* [What you are asked to do]: Copy out the entries that follow exactly, leaving every picture behind.
*** Opening Material to process ***
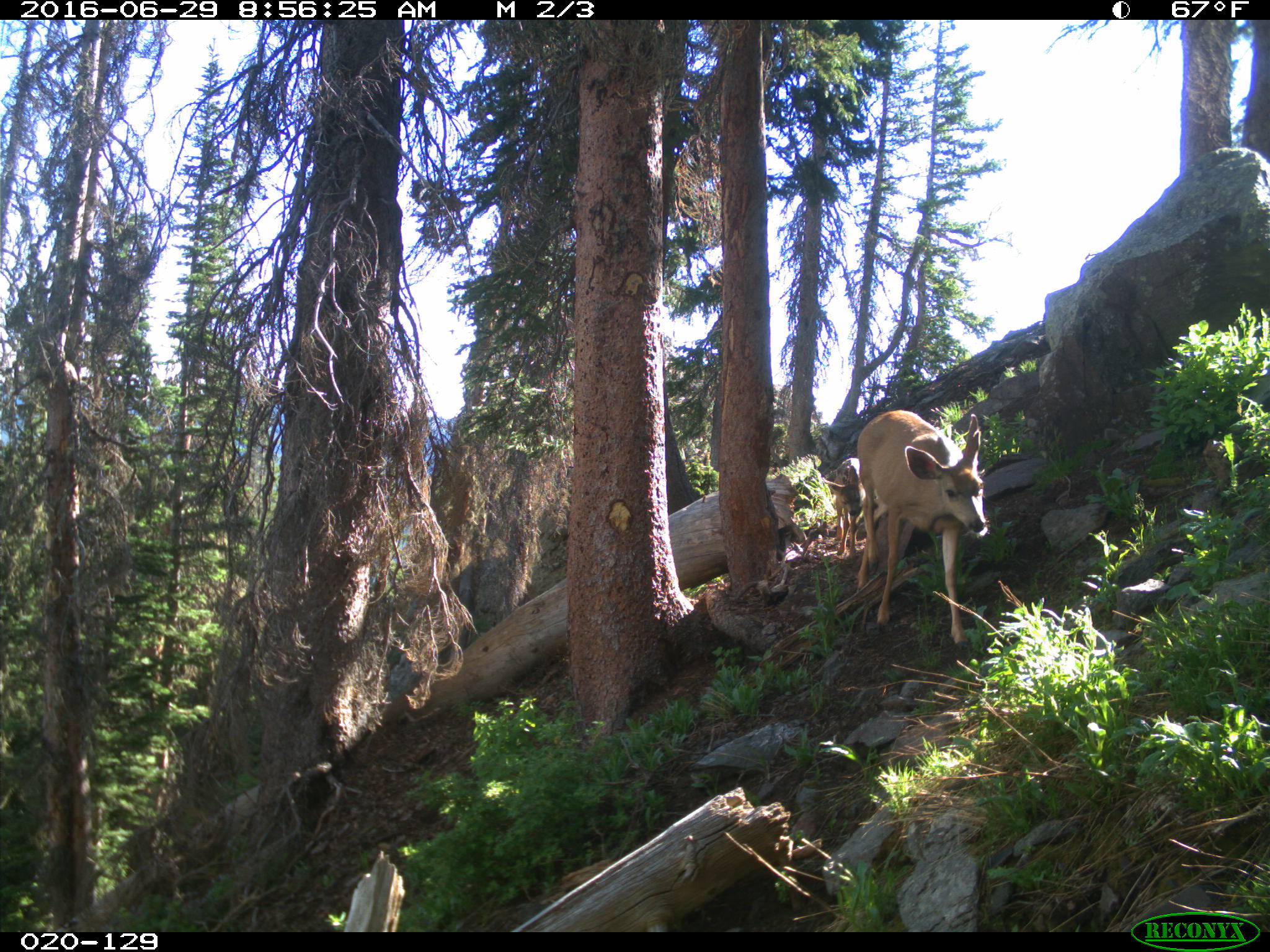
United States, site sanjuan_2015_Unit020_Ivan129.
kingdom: Animalia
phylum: Chordata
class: Mammalia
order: Artiodactyla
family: Cervidae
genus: Odocoileus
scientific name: Odocoileus hemionus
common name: mule deer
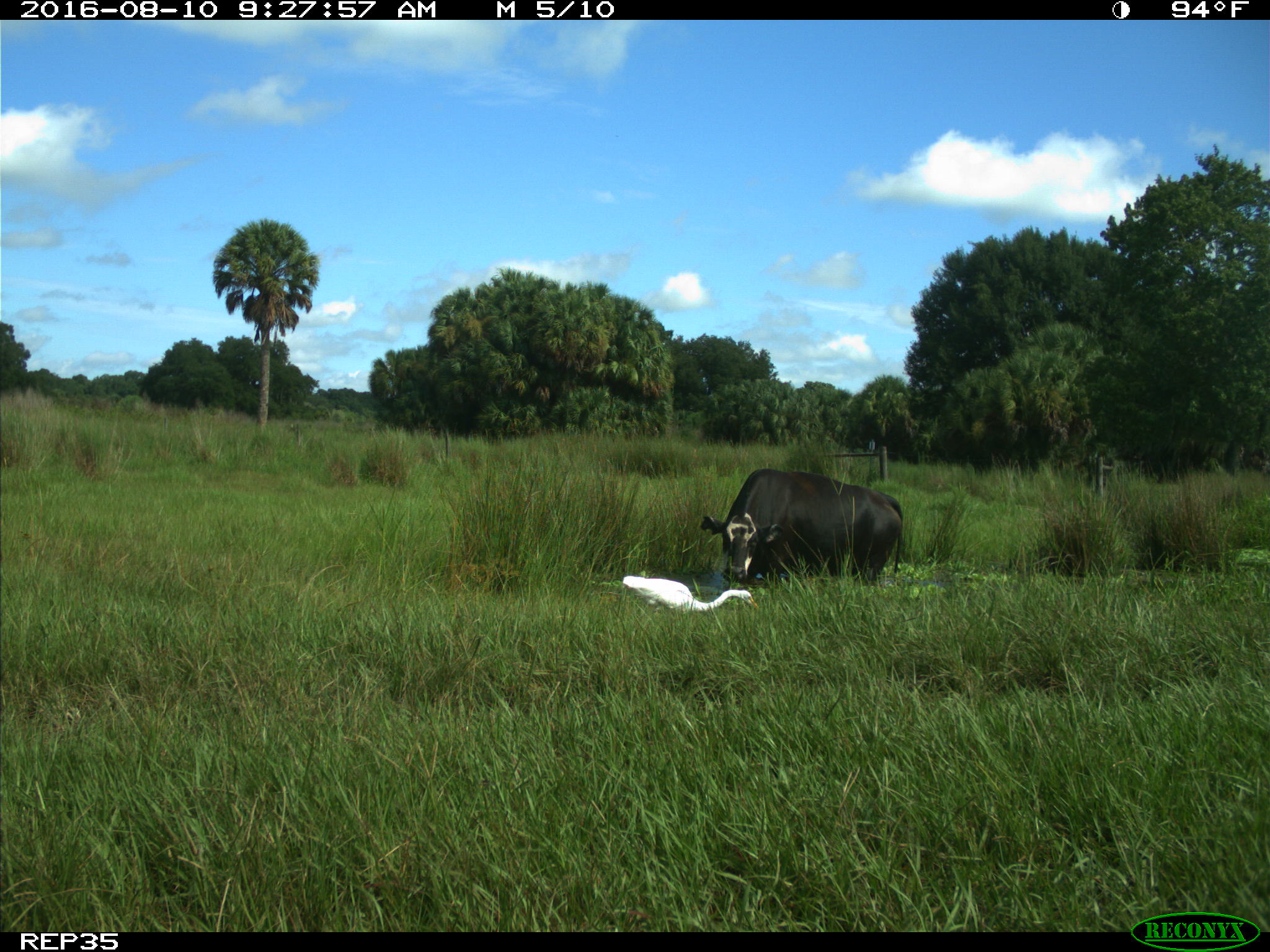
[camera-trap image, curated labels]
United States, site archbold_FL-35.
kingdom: Animalia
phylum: Chordata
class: Mammalia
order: Artiodactyla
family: Bovidae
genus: Bos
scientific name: Bos taurus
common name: domestic cow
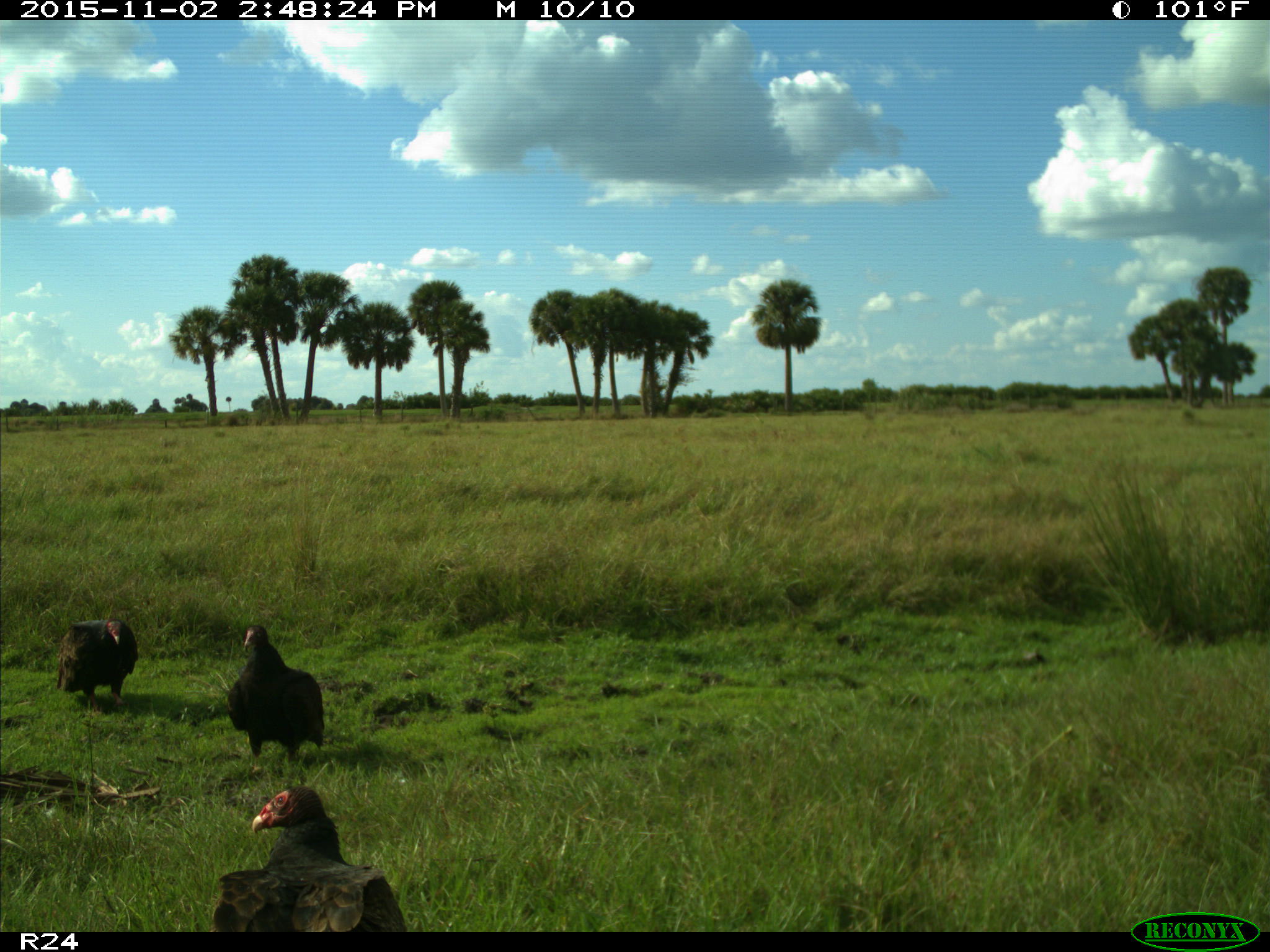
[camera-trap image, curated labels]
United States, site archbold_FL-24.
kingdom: Animalia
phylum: Chordata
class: Aves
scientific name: Aves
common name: birds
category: unidentified bird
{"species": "unidentified bird (birds) (Aves)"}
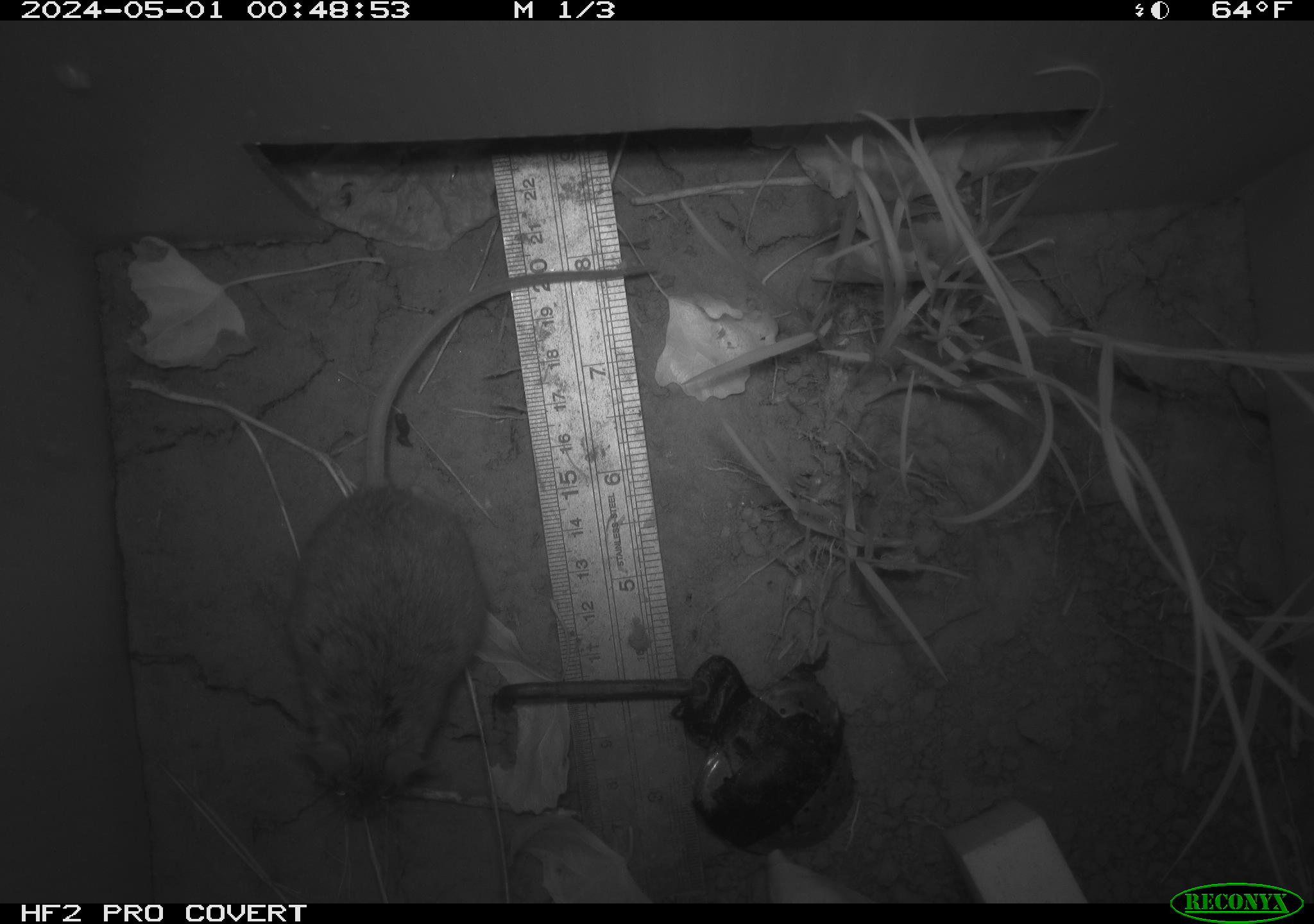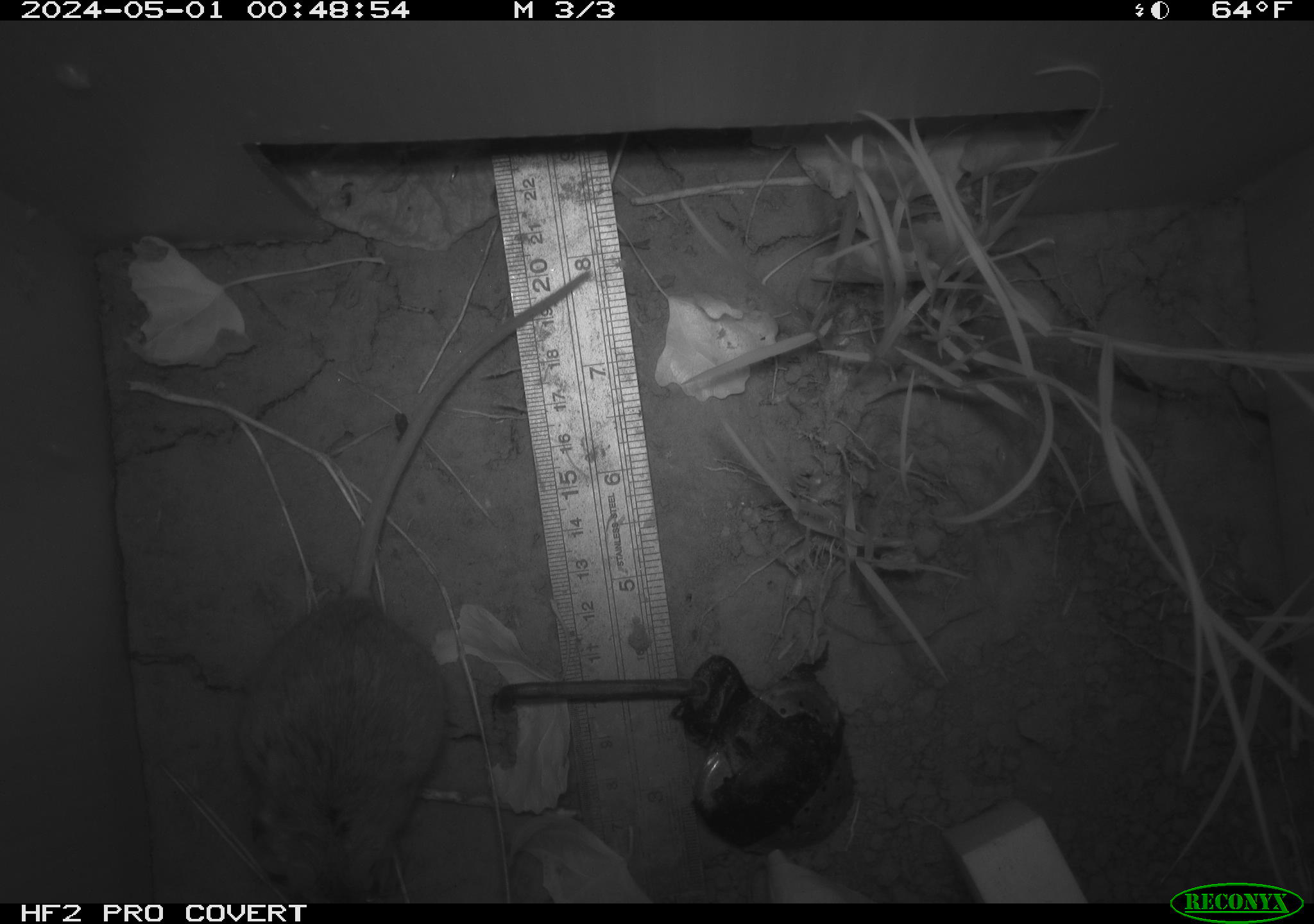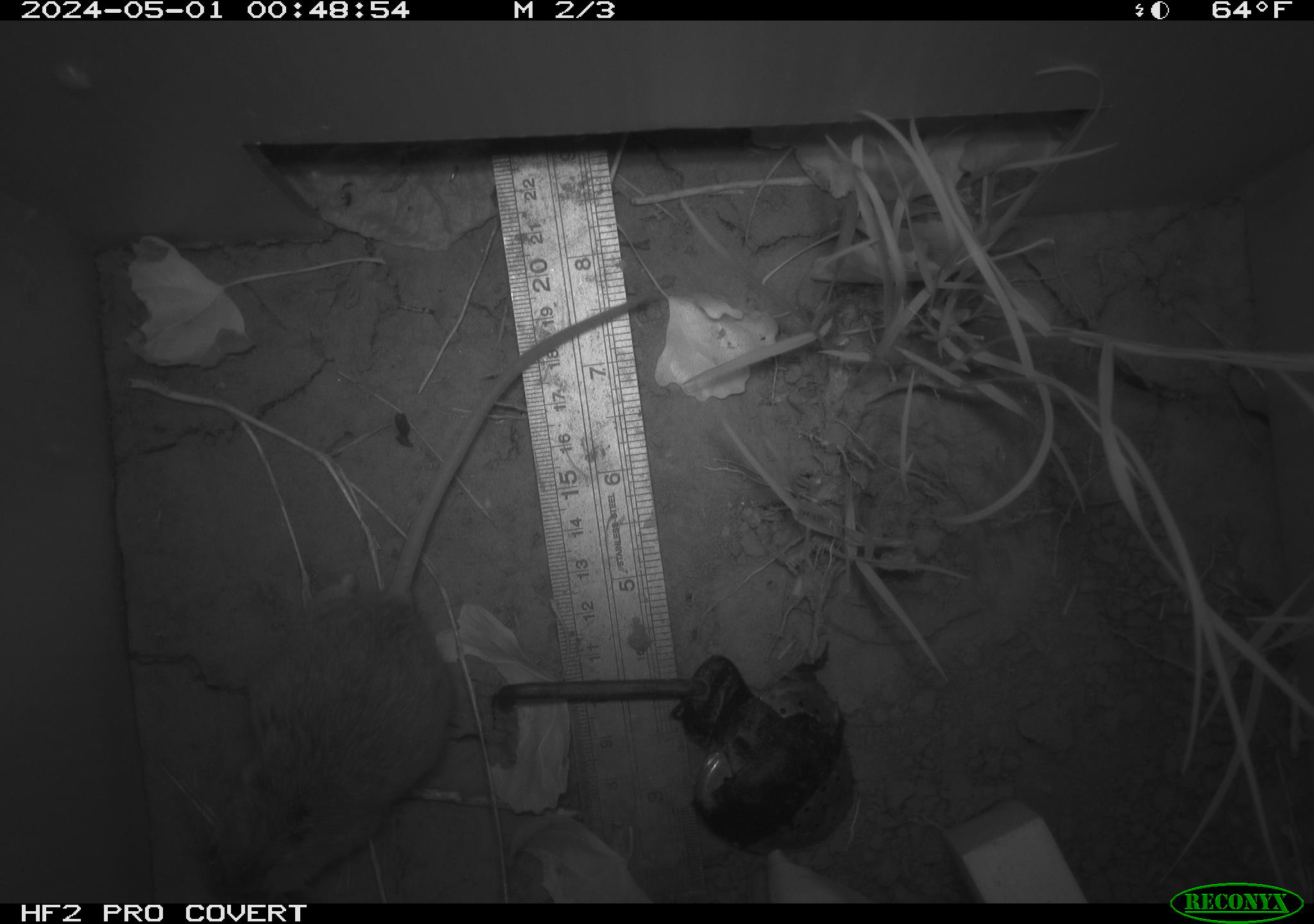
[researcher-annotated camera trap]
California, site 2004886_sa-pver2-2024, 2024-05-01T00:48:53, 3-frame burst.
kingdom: Animalia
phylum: Chordata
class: Mammalia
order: Rodentia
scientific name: Rodentia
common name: mouse species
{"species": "mouse species (Rodentia)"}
*** Closing Material to process ***
* [Written response]:
United States, site sanjuan_2015_Unit020_Ivan129.
kingdom: Animalia
phylum: Chordata
class: Mammalia
order: Artiodactyla
family: Cervidae
genus: Odocoileus
scientific name: Odocoileus hemionus
common name: mule deer
[camera-trap image, curated labels]
United States, site archbold_FL-35.
kingdom: Animalia
phylum: Chordata
class: Mammalia
order: Artiodactyla
family: Bovidae
genus: Bos
scientific name: Bos taurus
common name: domestic cow
[camera-trap image, curated labels]
United States, site archbold_FL-24.
kingdom: Animalia
phylum: Chordata
class: Aves
scientific name: Aves
common name: birds
category: unidentified bird
{"species": "unidentified bird (birds) (Aves)"}
[researcher-annotated camera trap]
California, site 2004886_sa-pver2-2024, 2024-05-01T00:48:53, 3-frame burst.
kingdom: Animalia
phylum: Chordata
class: Mammalia
order: Rodentia
scientific name: Rodentia
common name: mouse species
{"species": "mouse species (Rodentia)"}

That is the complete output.